# Motoro Stingray



## Marowana (Jul 28, 2009)

just bought my first ray today. and i have a few questions about its stinger

1) is it gonna kill me if i get stung?
2) will it kill my arowana if it got stung?
3) what should i do if my aro got stung?

thanks


----------



## Gshock (Aug 23, 2009)

Marowana said:


> just bought my first ray today. and i have a few questions about its stinger
> 
> 1) is it gonna kill me if i get stung?
> 2) will it kill my arowana if it got stung?
> ...


1. no, unless it somehow gets your pulse
2. no
3. if the barb is in there, pull it out, if not, add some salt, and forget about the issue.

Your ray wont sting your aro for no reason, if it really does, then you should take out the aro, it just means your aro was picking on your ray. Your ray wont randomly sting you either, I've handled many rays and have only been tagged once by a SHED stinger, so the ray itself did not tag me, I was just an idiot. Let me know if you have any other questions, Id be glad to help.


----------



## Marowana (Jul 28, 2009)

thanks gshock, i'll sleep better tonight knowing that my aro wont get killed. 

i think it ate some market shrimp today and maybe a superworm. is superworm suitable for a small ray?


----------



## gucci17 (Oct 11, 2007)

Nice bro...you gonna take some pics?

I was supposed to pick up those dithers from you but buddy made me go with him for his tat.

I'll prolly come up with lil one this weekend so we'll to meet up.


----------



## Gshock (Aug 23, 2009)

Marowana said:


> thanks gshock, i'll sleep better tonight knowing that my aro wont get killed.
> 
> i think it ate some market shrimp today and maybe a superworm. is superworm suitable for a small ray?


No problem.

Optimal diet for now would bee to just pack some weight into them with chopped up earthworms. Dont worry about shrimp or anything else for a while. Forget the superworms as they do nothing for rays, they only benefit aros.


----------



## aeri (Sep 9, 2007)

keep this article handy (bottom) in case you get stung
http://www.potamotrygon.de/fremdes/stingray article.htm -- was taken from MFK sticky.

it'll hurt alot if you get stung, but won't kill you. rays normally don't sting things anyway...unless they get stepped on.

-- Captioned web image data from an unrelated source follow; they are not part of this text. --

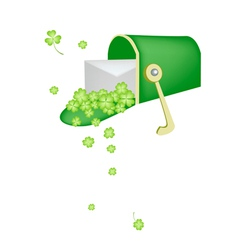 A letter and four leaf clovers in mailbox vector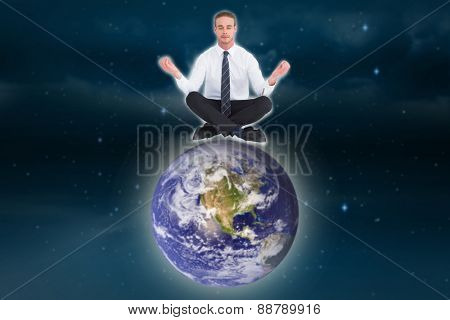 Businessman meditating in lotus pose against stars twinkling in night sky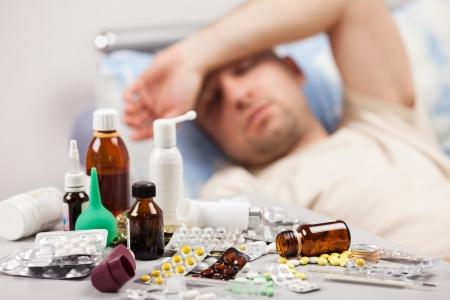 resfriado: Hombre paciente adulto con altas temperaturas que se acuesta cama para alivio de una enfermedad de resfriados y gripe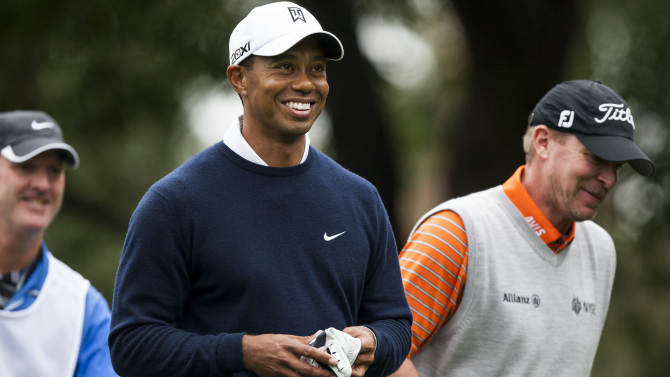 Tiger Woods, center, and Steve Stricker laugh after teeing off on the sixth hole during the first round of the World Challenge golf tournament at Sherwood Country Club in Thousand Oaks, Calif., Thursday, Nov. 29, 2012. (AP Photo/Bret Hartman)
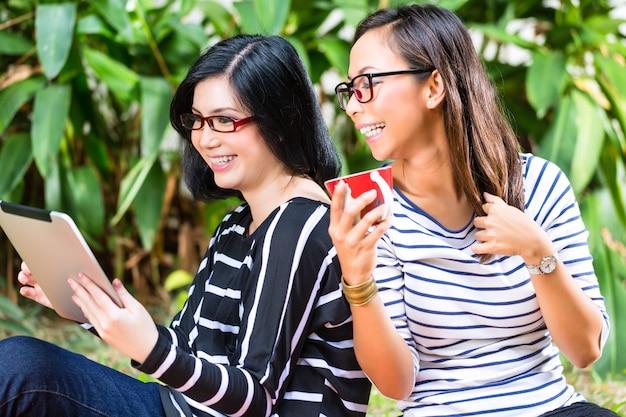タブレットコンピューターと2つのアジアのガールフレンド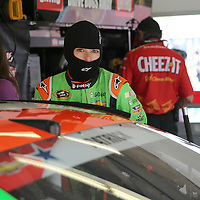 Sprint Cup Series driver Danica Patrick (10) climbs into her car in the garage area during the 57th Annual NASCAR Coke Zero 400 race first practice session at Daytona International Speedway on Friday, July 3, 2015 in Daytona Beach, Florida.  (AP Photo/Alex Menendez)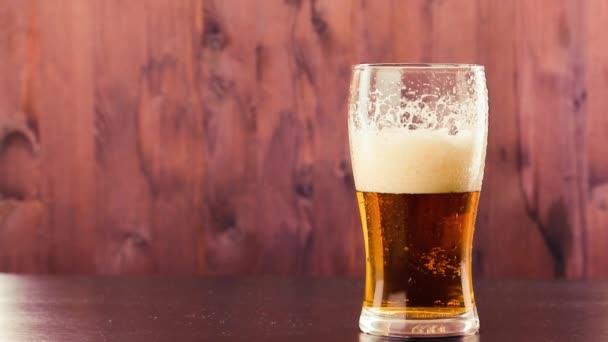 nalil pivo ve skle s bílou pěnou na dřevo
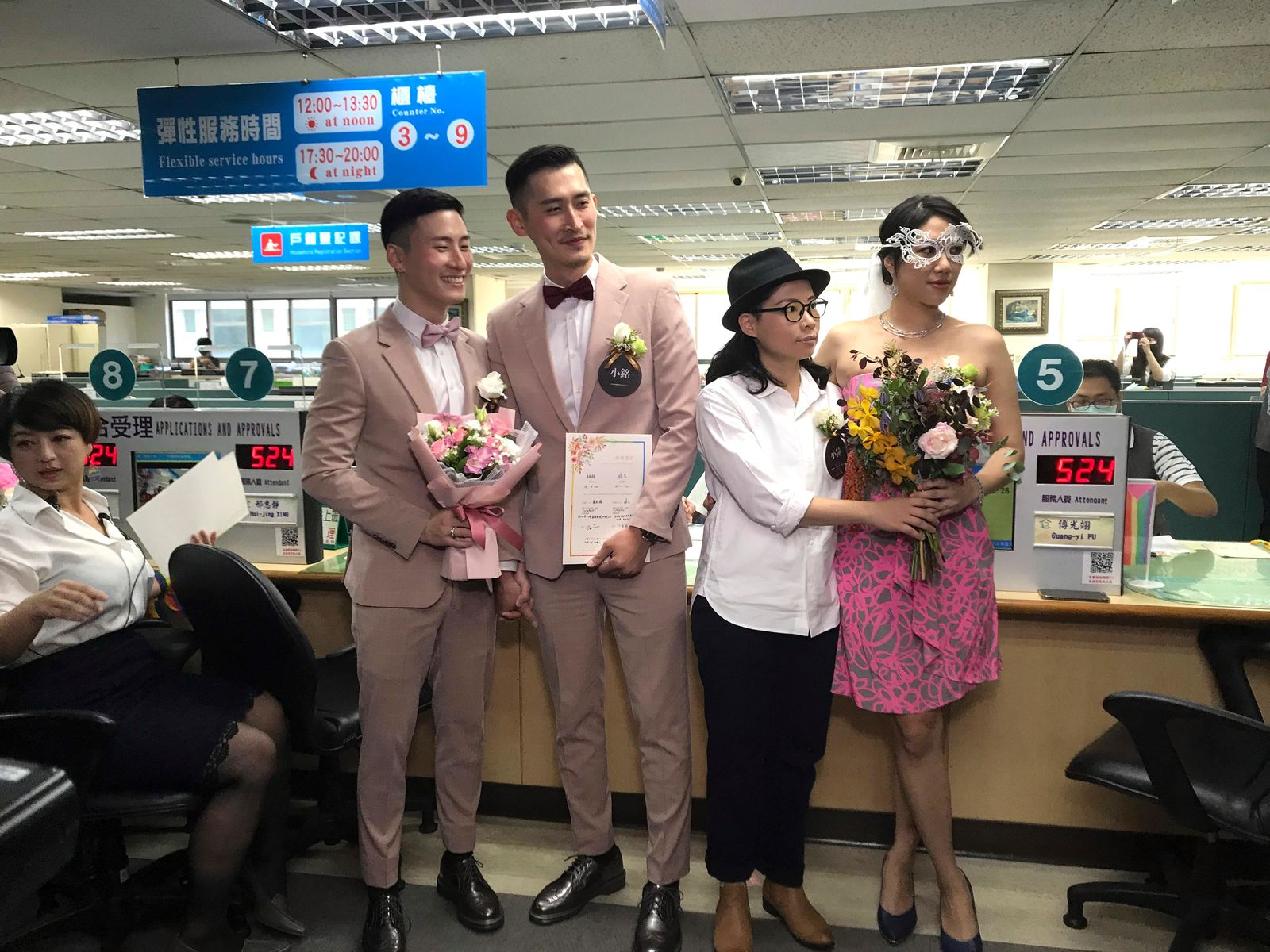 Two same-sex couples pose for a photo at the household registration office to register their legal marriage in Xingyi District in Taipei, Taiwan, Friday, May 24, 2019.{ } (AP Photo/Johnson Lai)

fyi, they'll shed their stingers once in a while. so don't worry when that happens.


----------



## Marowana (Jul 28, 2009)

aeri said:


> keep this article handy (bottom) in case you get stung
> http://www.potamotrygon.de/fremdes/stingray article.htm -- was taken from MFK sticky.
> 
> it'll hurt alot if you get stung, but won't kill you. rays normally don't sting things anyway...unless they get stepped on.
> ...


thanks for the info. but this is a little scary.

In Colombia, health authorities register more than 2,000 cases of freshwater stingray incidents annually. Over a five year period in one small local hospital; there were eight deaths, 23 amputations of lower limbs, and 114 other cases where victims were unable to work

I think the hospitals in canada is much better than colombia's. i just hope i am right.


----------



## aeri (Sep 9, 2007)

are these figures from the wild or in the aquaria?


----------



## Gshock (Aug 23, 2009)

Majority of the people who get stung dont even need to go to the hospital. Pretty much, stick your hand in hot water and eventually wrap it up. No need for hospital unless you've got a peice of the barb stuck inside the wound.


----------



## CanadaPleco (Sep 7, 2009)

Nice, where did you get it from? Rays are awesome! You'll love it.  I miss mine.


----------



## Marowana (Jul 28, 2009)

aeri, i got that info from the link you sent me. to my understanding those #'s are people that got stung in the wild. 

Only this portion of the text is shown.